• SOAL LATIHAN A
Salin kata demi kata bagian teks tentang pembekalan aktivis mahasiswa, mulai dari "Pada tahun delapan" dan berakhir pada "di masa lalu.".

• TEKS BACAAN
□ □ □
Pada tahun delapan puluhan akhir saat menempuh studi di Universitas Muhammadiyah Malang, saya pernah mengikuti kegiatan pembekalan sebagai fungsionaris organisasi intra kampus atau pada istilah lainnya adalah aktivis mahasiswa.
Pada masa itu menggunakan diksi aktivis perlu hati-hati karena di zaman NKK-BKK (Normalisasi Kehidupan Kampus-Badan Kordinasi Kemahasiswaan) kehidupan aktivis mahasiswa tidak sebebas di zaman sekarang. Zaman dulu menyelenggarakan kegiatan semacam seminar, diskusi, ataupun lokakarya intelektual oleh organisasi mahasiswa baik intra maupun ekstra kampus wajib mendapatkan izin dari aparat keamanan setempat dan kegiatannya musti boleh ditungguin oleh aparat keamanan. Aparat biasanya duduk di barisan kursi belakang dengan meminta salinan absen dan salinan materi yang sedang dibicarakan atau diskusikan. Begitulah di masa lalu.
Kembali kepada kegiatan pembekalan fungsionaris tadi, seorang tinggi besar dan jalannya dengan gagah memasuki ruang auditorium kampus dan langsung menuju podium yang telah disediakan penyelenggara. Begitu selesai memberikan salam dan menjelaskan tentang keadaan dunia global dan situasi nasional mulai dari masalah sosial, politik, hukum maupun ekonomi, pembicaraannya masuk kepada topik yang menurut saya pada saat itu remeh temeh yaitu tentang kamar mandi atau di zaman sekarang lebih mafhum disebut toilet di lembaga-lembaga pendidikan (khususnya Islam). Tokoh tinggi besar yang berwibawa itu adalah Allahyarham Prof. A. Malik Fadjar, Rektor Universitas Muhammadiyah Malang yang fenomenal dan membolehkan kampus menjadi tempat dialog kontestan partai politik yang akan mengikuti pemilihan umum. Padahal di zaman itu, hal tersebut sangat tabu.
□ □ □
• SOAL LATIHAN B
Tulis ulang semua baris catatan di bawah sebagai tabel Markdown dengan kolom No untuk nomor urut dan kolom Isi untuk barisnya. Baris kosong tidak dimasukkan.

• DATA TERSEDIA
□ □ □
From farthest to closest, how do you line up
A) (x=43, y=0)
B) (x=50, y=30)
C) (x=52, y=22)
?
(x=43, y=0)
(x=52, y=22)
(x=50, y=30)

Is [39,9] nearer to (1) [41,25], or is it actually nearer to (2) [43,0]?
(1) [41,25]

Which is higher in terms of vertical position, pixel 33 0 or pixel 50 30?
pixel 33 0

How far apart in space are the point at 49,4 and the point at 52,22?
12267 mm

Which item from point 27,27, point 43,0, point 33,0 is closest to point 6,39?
□ □ □
• JAWABAN TERTULIS A
Pada tahun delapan puluhan akhir saat menempuh studi di Universitas Muhammadiyah Malang, saya pernah mengikuti kegiatan pembekalan sebagai fungsionaris organisasi intra kampus atau pada istilah lainnya adalah aktivis mahasiswa.
Pada masa itu menggunakan diksi aktivis perlu hati-hati karena di zaman NKK-BKK (Normalisasi Kehidupan Kampus-Badan Kordinasi Kemahasiswaan) kehidupan aktivis mahasiswa tidak sebebas di zaman sekarang. Zaman dulu menyelenggarakan kegiatan semacam seminar, diskusi, ataupun lokakarya intelektual oleh organisasi mahasiswa baik intra maupun ekstra kampus wajib mendapatkan izin dari aparat keamanan setempat dan kegiatannya musti boleh ditungguin oleh aparat keamanan. Aparat biasanya duduk di barisan kursi belakang dengan meminta salinan absen dan salinan materi yang sedang dibicarakan atau diskusikan. Begitulah di masa lalu.

• JAWABAN TERTULIS B
| No | Isi |
|---|---|
| 1 | From farthest to closest, how do you line up |
| 2 | A) (x=43, y=0) |
| 3 | B) (x=50, y=30) |
| 4 | C) (x=52, y=22) |
| 5 | ? |
| 6 | (x=43, y=0) |
| 7 | (x=52, y=22) |
| 8 | (x=50, y=30) |
| 9 | Is [39,9] nearer to (1) [41,25], or is it actually nearer to (2) [43,0]? |
| 10 | (1) [41,25] |
| 11 | Which is higher in terms of vertical position, pixel 33 0 or pixel 50 30? |
| 12 | pixel 33 0 |
| 13 | How far apart in space are the point at 49,4 and the point at 52,22? |
| 14 | 12267 mm |
| 15 | Which item from point 27,27, point 43,0, point 33,0 is closest to point 6,39? |